**Brano di lettura:**
-=-=-=-=-

Molti paesi hanno risposto alla
crisi del 2008 varando i pacchetti verdi, misure di
promozione dell'efficienza energetica e delle fonti
rinnovabili. Tre anni dopo l'Italia discute di riforme
che dovrebbero ridare slancio alla crescita. Dai
documenti ufficiali si apprende che l'energia e
l'ambiente non figurano tra le priorità del governo,
mentre lo sono l'edilizia privata e il turismo. I pochi
provvedimenti inseriti derivano da direttive europee. La
scarsa sensibilità verso il tema della sostenibilità fa
trascurare anche i potenziali vantaggi rispetto al ciclo
economico.
Era il 2007. Nel marzo il Consiglio
europeo varava la nuova politica integrata per l’energia
e il clima che avrebbe portato, nel 2009, alle direttive
del noto pacchetto “20-20-20” su riduzione delle
emissioni e aumento delle fonti rinnovabili. Gli stessi
obiettivi – lotta ai cambiamenti climatici e riduzione
della dipendenza energetica dall’estero – costituivano
uno dei capisaldi del programma che in quell’anno Barack
Obama divulgava e che lo avrebbe portato all’elezione a
presidente degli Stati Uniti il 4 novembre 2008.
PACCHETTI VERDI CONTRO LA CRISI
Era il 2008 quando il prezzo del
petrolio raggiungeva il massimo storico e deflagrava la
crisi finanziaria. Fu grazie alla lungimiranza di alcuni
governanti che in quel periodo vennero concepiti i
“green packages”, quell’insieme di misure di promozione
dell’efficienza energetica e delle fonti rinnovabili che
vennero inserite nei pacchetti di stabilizzazione varati
in fretta e furia da molti paesi per prevenire la caduta
dell’attività economica. Quei politici avevano intuito
che queste misure potevano rappresentare una potente
occasione di sviluppo industriale, crescita del valore
aggiunto, creazione di nuovi posti di lavoro, anche a
riassorbimento di quelli distrutti, innovazione
tecnologica e formazione di nuove competenze. Avevano
cioè capito che quella che sarebbe diventata nota come
Green economy era la prospettiva che permetteva di
sfruttare in chiave congiunturale – e quindi di breve
periodo – il perseguimento di obiettivi di cambiamento
strutturale – e quindi di lungo periodo. Poteva dunque
rappresentare l’inizio della transizione verso
un’economia a basso tenore di carbonio e libera da
combustibili fossili.

-=-=-=-=-

**Materiale fornito:**
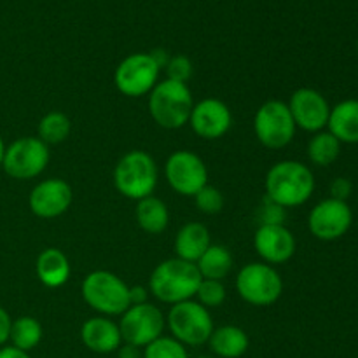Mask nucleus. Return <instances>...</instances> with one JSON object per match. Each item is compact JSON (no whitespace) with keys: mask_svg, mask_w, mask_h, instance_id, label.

-=-=-=-=-

**Da fare:**
• A. Traduci in inglese questa frase del brano sui pacchetti verdi: "Tre anni dopo l'Italia discute di riforme che dovrebbero ridare slancio alla crescita."
• B. Secondo il brano sui pacchetti verdi, in che data Barack Obama fu eletto presidente degli Stati Uniti?
• C. Per favore, prosegui il brano sui pacchetti verdi dopo la sua ultima frase.

**Risposte ai compiti:**
• A. Three years later, Italy is debating reforms that should give new momentum to growth.

• B. Il 4 novembre 2008.

• C.
Giova ricordare che in valori
assoluti i pacchetti verdi più consistenti furono quelli
di Cina, Stati Uniti, Corea del Sud, Germania e Giappone
e in termini percentuali sul Pil quelli di Corea del Sud
(80per cento), Cina (38 per cento) e Francia (21 per
cento). Giova altresì ricordare che l’Italia era buona
ultima, destinando solo l’1,3 per cento del Pil a
interventi verdi peraltro nelle sole infrastrutture
ferroviarie.
La crisi economica si è rivelata
poi assai più acuta e i buoni e innovativi propositi di
sviluppo verde hanno finito per cedere il passo alle
logiche di analisi e di intervento tradizionali. Mentre
per mancanza di consenso e per il potere delle lobby
energetiche, Obama fatica ancora a intraprendere
un’azione incisiva nel campo della Green economy,
l’Unione Europea procede spedita nella persecuzione dei
propri obiettivi al 2020 e discute di quelli nuovi, da
darsi successivamente. Sono quegli obiettivi che nel
maggio 2008 il neo-insediato governo Berlusconi
ereditava con scarso entusiasmo, cercando inizialmente
di contrastarli in quanto troppo costosi e che oggi
porta avanti con scarsa determinazione come mostrato
dall’atteggiamento ondivago nella vicenda degli
incentivi al fotovoltaico.
PRIORITÀ AL MATTONE
Sono fatti che è opportuno
richiamare in questi giorni, mentre si discute di
politiche per lo sviluppo con la presentazione, da parte
del ministro Tremonti, del Piano nazionale di riforma
(Pnr) nell’ambito del Documento di economia e finanza
2011 e del “decreto sviluppo” di alcuni giorni fa. In
quei documenti sono delineati i primi interventi
concreti e le riforme che il governo intende adottare
per ridare slancio alla crescita e raggiungere gli
obiettivi di “Europa 2020”. Nel decreto legge, in
omaggio a un’impostazione vecchia, si punta sul rilancio
dell’edilizia privata tout court concedendo nuovo spazio
all’edificabilità, incidendo anche sulle zone costiere,
intervenendo dunque in un ambito ormai delicatissimo
qual è quello del consumo di territorio.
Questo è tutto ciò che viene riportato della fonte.